* start Records for the task *
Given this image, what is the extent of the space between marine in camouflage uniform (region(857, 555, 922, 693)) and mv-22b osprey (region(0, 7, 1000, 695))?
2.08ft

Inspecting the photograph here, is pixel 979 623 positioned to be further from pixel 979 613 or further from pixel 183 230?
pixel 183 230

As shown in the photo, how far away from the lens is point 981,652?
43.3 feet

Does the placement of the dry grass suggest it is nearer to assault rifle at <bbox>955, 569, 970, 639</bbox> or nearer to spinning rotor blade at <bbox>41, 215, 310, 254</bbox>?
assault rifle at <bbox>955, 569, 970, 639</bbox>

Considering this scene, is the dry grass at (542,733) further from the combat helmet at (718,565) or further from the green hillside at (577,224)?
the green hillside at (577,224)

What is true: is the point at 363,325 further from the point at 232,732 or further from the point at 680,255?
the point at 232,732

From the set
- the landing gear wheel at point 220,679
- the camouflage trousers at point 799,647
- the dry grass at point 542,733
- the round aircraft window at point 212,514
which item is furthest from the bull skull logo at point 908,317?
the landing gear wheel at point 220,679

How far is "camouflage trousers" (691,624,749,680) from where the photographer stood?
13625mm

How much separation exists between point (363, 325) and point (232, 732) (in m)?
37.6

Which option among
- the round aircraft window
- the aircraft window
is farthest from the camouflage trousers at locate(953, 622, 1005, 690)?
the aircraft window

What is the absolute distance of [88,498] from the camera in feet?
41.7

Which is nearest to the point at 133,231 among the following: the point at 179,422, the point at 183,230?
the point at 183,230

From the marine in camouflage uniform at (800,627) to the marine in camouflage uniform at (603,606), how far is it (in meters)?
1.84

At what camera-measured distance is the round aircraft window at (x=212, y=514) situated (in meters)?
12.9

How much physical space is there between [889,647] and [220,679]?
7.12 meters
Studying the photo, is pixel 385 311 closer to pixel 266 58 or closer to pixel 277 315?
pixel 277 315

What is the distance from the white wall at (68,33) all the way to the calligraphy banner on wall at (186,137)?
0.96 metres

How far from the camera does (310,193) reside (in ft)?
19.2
* end Records for the task *
### Exercise instructions
Copy out all of the data above word for word, from the first line through the last.

### Written response
Given this image, what is the extent of the space between marine in camouflage uniform (region(857, 555, 922, 693)) and mv-22b osprey (region(0, 7, 1000, 695))?
2.08ft

Inspecting the photograph here, is pixel 979 623 positioned to be further from pixel 979 613 or further from pixel 183 230?
pixel 183 230

As shown in the photo, how far away from the lens is point 981,652?
43.3 feet

Does the placement of the dry grass suggest it is nearer to assault rifle at <bbox>955, 569, 970, 639</bbox> or nearer to spinning rotor blade at <bbox>41, 215, 310, 254</bbox>?
assault rifle at <bbox>955, 569, 970, 639</bbox>

Considering this scene, is the dry grass at (542,733) further from the combat helmet at (718,565) or further from the green hillside at (577,224)?
the green hillside at (577,224)

What is true: is the point at 363,325 further from the point at 232,732 or further from the point at 680,255?
the point at 232,732

From the set
- the landing gear wheel at point 220,679
- the camouflage trousers at point 799,647
- the dry grass at point 542,733
- the round aircraft window at point 212,514
which item is furthest from the bull skull logo at point 908,317?
the landing gear wheel at point 220,679

How far is "camouflage trousers" (691,624,749,680) from where the photographer stood?
13625mm

How much separation exists between point (363, 325) and point (232, 732) (in m)?
37.6

Which option among
- the round aircraft window
- the aircraft window
is farthest from the camouflage trousers at locate(953, 622, 1005, 690)?
the aircraft window

What is the absolute distance of [88,498] from the camera in feet?
41.7

Which is nearest to the point at 133,231 among the following: the point at 179,422, the point at 183,230?
the point at 183,230

From the marine in camouflage uniform at (800,627) to the marine in camouflage uniform at (603,606), how far is it (in meters)?
1.84

At what camera-measured distance is the round aircraft window at (x=212, y=514) situated (in meters)?
12.9

How much physical space is there between [889,647] and [220,679]?
7.12 meters
Studying the photo, is pixel 385 311 closer to pixel 266 58 or closer to pixel 277 315?
pixel 277 315

What is the distance from the white wall at (68,33) all the way to the calligraphy banner on wall at (186,137)?
0.96 metres

How far from the camera does (310,193) reside (in ft)?
19.2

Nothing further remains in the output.